Trecho exibido:
▼▼▼
Kassio Nunes Marques suspende pesquisa AtlasIntel a pedido de Flávio Bolsonaro

O ministro Kassio Nunes Marques, presidente do TSE, suspendeu liminarmente a divulgação de uma pesquisa AtlasIntel a pedido do senador Flávio Bolsonaro. A campanha alegou que a metodologia, que incluía um áudio sobre o caso do Banco Master, poderia ter induzido os entrevistados a uma percepção negativa, comprometendo a neutralidade do levantamento.
Kassio Nunes Marques suspende pesquisa AtlasIntel a pedido de Flávio Bolsonaro

Kassio Nunes Marques suspende pesquisa AtlasIntel a pedido de Flávio Bolsonaro A liminar de Kassio Nunes Marques contra a AtlasIntel virou o primeiro teste de estresse da eleição de 2026: de um lado, quem fala em defesa da metodologia e do devido processo; de outro, quem enxerga censura explícita em favor de Flávio Bolsonaro.

Kassio, PL e a cruzada contra a “pesquisa contaminada”
▲▲▲
Transcreva o trecho da notícia sobre a suspensão da pesquisa AtlasIntel, começando em "O ministro Kassio" e terminando em "neutralidade do levantamento.".

Registros de dados coletados:
▼▼▼
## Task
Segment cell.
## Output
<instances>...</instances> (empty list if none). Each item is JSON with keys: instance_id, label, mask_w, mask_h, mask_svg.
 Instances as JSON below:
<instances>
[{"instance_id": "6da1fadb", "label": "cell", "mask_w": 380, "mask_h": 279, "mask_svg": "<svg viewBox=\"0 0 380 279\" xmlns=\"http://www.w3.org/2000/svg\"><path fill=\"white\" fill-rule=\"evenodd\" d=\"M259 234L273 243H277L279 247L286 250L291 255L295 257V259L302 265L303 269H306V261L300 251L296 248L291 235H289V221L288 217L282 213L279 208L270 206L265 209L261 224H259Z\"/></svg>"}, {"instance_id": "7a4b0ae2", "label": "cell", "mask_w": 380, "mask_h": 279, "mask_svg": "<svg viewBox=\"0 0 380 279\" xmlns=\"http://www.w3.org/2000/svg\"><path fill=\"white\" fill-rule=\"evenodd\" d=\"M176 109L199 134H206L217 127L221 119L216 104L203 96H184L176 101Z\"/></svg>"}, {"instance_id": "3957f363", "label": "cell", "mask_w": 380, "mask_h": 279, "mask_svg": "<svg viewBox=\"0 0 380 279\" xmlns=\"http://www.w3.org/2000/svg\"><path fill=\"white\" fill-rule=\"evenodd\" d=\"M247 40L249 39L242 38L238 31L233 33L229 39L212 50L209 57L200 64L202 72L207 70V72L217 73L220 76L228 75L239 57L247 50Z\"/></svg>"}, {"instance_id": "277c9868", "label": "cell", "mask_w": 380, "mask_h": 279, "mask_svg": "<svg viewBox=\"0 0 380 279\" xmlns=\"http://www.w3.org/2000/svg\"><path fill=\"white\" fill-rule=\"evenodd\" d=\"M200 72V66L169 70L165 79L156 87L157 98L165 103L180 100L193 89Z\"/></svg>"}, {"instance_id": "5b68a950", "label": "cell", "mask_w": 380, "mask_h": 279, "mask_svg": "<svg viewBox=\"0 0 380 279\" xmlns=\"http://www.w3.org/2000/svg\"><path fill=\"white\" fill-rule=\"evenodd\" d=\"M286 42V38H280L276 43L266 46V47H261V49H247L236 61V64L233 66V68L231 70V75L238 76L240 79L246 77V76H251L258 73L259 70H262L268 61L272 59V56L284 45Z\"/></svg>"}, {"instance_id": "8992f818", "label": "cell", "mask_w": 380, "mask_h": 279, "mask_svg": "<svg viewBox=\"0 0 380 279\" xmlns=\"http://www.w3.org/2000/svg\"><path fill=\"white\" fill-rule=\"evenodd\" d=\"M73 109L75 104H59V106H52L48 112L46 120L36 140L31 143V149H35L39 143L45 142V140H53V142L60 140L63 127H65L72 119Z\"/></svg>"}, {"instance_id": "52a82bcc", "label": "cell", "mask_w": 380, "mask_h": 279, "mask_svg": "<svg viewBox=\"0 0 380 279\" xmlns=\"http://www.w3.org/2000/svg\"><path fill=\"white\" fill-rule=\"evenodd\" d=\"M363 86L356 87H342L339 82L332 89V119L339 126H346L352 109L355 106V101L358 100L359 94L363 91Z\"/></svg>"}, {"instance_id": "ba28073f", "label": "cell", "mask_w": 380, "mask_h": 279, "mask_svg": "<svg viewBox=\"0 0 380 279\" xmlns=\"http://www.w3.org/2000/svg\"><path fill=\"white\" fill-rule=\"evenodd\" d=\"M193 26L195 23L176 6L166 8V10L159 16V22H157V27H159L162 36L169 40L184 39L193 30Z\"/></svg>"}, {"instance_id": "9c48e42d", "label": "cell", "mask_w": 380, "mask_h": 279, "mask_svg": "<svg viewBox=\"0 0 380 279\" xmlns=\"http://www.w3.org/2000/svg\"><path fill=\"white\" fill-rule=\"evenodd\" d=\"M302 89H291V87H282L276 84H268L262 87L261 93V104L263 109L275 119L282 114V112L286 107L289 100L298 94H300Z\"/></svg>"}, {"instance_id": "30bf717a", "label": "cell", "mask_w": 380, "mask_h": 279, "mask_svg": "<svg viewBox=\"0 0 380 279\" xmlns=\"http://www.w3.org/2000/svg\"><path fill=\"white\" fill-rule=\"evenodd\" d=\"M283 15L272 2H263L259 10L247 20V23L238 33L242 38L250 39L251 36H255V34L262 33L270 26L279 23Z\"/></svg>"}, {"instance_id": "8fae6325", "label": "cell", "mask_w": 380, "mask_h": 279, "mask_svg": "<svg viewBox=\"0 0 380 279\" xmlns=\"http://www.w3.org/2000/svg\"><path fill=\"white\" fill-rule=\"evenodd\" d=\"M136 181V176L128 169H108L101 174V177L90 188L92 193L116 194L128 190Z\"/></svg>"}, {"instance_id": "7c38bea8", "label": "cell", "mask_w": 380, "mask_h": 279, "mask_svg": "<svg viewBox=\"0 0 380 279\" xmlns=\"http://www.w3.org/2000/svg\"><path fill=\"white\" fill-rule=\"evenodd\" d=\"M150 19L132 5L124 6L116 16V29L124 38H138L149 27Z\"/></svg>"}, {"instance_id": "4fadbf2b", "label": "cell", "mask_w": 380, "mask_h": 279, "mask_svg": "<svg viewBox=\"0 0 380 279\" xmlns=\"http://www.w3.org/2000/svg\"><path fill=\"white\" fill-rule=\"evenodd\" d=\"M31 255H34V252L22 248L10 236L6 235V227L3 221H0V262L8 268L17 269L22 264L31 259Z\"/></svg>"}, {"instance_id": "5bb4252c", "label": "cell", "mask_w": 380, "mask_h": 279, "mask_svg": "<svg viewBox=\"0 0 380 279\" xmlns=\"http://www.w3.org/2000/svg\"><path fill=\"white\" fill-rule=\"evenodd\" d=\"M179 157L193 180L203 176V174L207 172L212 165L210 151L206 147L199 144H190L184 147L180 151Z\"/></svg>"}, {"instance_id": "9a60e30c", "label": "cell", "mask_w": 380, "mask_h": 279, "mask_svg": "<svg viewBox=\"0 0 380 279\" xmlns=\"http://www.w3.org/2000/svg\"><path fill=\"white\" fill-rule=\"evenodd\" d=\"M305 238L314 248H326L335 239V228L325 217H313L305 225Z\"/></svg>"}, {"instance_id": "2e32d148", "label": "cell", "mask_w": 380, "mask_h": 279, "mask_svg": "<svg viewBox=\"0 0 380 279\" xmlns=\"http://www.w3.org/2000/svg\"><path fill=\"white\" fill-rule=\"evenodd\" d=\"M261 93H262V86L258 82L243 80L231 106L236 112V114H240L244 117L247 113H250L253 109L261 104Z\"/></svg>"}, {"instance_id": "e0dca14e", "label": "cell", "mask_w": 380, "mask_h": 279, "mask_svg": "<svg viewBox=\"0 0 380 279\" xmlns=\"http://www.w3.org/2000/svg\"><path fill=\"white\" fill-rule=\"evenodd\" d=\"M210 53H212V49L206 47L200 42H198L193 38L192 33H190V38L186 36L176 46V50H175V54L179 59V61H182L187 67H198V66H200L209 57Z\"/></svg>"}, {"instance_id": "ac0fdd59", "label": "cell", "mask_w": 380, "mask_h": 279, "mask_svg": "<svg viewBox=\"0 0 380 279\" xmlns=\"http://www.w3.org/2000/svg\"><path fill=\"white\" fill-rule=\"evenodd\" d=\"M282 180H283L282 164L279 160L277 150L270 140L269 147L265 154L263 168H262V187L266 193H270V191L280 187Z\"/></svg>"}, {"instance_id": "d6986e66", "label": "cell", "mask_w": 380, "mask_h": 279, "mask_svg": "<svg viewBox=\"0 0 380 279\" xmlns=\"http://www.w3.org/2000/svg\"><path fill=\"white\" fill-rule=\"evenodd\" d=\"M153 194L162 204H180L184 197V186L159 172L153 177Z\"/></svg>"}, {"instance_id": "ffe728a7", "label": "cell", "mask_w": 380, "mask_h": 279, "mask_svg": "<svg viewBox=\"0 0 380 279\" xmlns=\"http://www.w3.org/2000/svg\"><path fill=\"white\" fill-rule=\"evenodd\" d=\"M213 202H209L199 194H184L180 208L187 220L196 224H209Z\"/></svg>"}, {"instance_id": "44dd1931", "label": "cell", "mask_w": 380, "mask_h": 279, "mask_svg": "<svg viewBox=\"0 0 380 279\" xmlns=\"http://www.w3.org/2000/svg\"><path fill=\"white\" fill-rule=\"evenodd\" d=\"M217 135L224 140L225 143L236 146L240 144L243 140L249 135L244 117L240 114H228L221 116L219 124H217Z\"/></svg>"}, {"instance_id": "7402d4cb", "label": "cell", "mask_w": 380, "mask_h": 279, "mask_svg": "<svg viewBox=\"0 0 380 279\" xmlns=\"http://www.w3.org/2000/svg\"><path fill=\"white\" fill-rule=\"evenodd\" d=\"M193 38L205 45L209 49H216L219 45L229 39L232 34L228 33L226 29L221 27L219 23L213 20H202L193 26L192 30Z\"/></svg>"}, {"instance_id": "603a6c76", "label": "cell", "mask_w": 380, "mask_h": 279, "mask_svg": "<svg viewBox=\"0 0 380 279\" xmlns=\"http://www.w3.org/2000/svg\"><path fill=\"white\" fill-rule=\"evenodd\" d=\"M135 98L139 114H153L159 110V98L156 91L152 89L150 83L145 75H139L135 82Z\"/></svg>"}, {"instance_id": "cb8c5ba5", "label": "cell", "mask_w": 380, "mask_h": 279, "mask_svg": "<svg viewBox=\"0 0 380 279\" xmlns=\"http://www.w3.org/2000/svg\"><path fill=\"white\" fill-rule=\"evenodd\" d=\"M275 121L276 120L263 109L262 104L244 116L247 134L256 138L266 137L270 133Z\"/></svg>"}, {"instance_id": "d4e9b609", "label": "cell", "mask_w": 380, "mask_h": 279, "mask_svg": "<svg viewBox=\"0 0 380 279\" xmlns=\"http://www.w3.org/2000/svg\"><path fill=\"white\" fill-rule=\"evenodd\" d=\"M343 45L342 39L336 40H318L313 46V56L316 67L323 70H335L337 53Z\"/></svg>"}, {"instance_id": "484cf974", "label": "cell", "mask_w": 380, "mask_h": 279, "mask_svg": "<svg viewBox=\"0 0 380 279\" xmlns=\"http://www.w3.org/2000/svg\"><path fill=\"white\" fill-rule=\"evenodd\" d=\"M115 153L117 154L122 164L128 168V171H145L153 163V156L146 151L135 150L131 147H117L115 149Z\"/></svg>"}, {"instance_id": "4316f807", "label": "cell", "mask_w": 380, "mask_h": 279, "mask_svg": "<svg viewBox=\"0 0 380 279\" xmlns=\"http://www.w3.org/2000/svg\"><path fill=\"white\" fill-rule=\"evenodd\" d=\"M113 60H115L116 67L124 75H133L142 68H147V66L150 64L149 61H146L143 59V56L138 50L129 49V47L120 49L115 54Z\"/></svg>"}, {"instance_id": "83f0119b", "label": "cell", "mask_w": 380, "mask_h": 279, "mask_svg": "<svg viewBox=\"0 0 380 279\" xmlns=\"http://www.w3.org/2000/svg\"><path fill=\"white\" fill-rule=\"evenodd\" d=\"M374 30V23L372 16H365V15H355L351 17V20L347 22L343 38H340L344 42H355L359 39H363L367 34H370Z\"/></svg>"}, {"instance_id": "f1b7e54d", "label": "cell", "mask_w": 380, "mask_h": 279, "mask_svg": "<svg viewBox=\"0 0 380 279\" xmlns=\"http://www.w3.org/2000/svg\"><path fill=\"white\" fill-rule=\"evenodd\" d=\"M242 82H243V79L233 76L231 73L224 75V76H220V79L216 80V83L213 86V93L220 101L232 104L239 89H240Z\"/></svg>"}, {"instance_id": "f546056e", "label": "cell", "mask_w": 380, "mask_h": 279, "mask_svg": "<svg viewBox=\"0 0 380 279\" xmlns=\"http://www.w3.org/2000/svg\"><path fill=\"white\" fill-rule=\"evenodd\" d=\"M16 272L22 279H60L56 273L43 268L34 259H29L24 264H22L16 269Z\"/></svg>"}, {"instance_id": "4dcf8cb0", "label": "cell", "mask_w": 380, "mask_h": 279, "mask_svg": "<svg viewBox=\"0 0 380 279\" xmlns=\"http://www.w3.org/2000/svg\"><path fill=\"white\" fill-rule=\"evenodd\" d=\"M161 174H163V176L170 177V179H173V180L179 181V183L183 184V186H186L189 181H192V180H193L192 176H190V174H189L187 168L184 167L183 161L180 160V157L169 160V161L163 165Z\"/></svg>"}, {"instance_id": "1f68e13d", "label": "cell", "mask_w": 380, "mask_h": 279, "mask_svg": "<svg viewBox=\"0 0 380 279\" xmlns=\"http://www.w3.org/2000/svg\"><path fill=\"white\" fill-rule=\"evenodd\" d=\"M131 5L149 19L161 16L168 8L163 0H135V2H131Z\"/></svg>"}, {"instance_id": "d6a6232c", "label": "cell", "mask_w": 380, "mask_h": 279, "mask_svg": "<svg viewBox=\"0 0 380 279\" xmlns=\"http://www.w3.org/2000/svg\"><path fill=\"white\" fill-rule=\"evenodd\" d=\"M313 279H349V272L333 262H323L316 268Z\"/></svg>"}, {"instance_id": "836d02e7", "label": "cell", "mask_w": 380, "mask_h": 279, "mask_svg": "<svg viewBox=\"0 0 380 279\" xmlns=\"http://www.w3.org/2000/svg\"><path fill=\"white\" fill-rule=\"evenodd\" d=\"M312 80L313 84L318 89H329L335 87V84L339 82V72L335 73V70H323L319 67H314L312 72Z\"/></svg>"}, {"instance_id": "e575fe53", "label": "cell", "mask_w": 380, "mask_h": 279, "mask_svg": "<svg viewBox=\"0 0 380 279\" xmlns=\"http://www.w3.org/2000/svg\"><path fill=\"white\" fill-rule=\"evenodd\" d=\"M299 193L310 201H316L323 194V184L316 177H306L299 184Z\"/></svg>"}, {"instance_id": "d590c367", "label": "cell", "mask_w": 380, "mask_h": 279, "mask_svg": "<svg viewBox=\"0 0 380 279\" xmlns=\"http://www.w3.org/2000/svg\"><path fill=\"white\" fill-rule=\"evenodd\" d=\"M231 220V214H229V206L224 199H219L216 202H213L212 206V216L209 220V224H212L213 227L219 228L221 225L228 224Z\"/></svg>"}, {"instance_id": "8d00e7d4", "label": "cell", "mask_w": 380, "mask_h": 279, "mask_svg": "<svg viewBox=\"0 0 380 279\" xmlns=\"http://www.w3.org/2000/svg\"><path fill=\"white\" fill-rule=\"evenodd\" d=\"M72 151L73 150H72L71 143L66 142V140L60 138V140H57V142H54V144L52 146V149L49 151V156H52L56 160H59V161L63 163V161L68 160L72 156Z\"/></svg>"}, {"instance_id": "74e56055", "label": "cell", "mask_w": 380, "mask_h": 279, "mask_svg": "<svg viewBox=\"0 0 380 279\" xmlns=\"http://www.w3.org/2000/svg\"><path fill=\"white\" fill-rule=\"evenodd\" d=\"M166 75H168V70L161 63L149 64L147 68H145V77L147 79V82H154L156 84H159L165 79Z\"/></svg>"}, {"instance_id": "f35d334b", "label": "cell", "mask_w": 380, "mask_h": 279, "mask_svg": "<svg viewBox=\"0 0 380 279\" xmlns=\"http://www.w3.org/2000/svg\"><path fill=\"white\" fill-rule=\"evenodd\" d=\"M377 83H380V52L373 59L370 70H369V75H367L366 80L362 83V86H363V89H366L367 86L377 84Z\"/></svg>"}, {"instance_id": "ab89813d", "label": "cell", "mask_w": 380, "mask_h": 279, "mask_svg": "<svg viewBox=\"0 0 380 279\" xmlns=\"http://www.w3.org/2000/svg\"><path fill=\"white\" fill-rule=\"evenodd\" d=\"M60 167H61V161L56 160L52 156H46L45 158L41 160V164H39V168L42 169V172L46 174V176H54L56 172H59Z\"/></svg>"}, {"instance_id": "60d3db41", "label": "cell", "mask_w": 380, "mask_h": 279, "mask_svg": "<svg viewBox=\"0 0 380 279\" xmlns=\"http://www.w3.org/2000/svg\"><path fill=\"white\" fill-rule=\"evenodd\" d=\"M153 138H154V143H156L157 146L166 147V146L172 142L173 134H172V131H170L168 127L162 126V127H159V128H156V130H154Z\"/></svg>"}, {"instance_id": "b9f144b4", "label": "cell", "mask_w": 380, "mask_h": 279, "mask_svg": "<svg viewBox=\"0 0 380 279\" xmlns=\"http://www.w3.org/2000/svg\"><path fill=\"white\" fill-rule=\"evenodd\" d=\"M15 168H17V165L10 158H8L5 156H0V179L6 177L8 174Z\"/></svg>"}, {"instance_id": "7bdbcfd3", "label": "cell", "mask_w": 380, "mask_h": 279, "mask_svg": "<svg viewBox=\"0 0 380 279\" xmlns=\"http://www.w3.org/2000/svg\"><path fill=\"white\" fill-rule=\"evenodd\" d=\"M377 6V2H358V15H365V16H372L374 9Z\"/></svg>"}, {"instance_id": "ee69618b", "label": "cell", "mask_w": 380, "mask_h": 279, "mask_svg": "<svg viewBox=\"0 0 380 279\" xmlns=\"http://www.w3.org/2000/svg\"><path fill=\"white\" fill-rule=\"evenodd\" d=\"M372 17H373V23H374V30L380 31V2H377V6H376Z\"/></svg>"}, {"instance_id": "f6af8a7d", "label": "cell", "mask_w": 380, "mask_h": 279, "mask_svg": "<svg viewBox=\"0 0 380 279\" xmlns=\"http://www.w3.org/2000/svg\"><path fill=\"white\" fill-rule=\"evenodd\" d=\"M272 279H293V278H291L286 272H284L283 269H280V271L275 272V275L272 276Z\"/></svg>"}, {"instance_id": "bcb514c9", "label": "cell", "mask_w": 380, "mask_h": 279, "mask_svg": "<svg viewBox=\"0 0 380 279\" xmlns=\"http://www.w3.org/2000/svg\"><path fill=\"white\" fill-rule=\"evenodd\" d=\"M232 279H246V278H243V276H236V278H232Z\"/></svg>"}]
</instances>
▲▲▲
Resposta:
O ministro Kassio Nunes Marques, presidente do TSE, suspendeu liminarmente a divulgação de uma pesquisa AtlasIntel a pedido do senador Flávio Bolsonaro. A campanha alegou que a metodologia, que incluía um áudio sobre o caso do Banco Master, poderia ter induzido os entrevistados a uma percepção negativa, comprometendo a neutralidade do levantamento.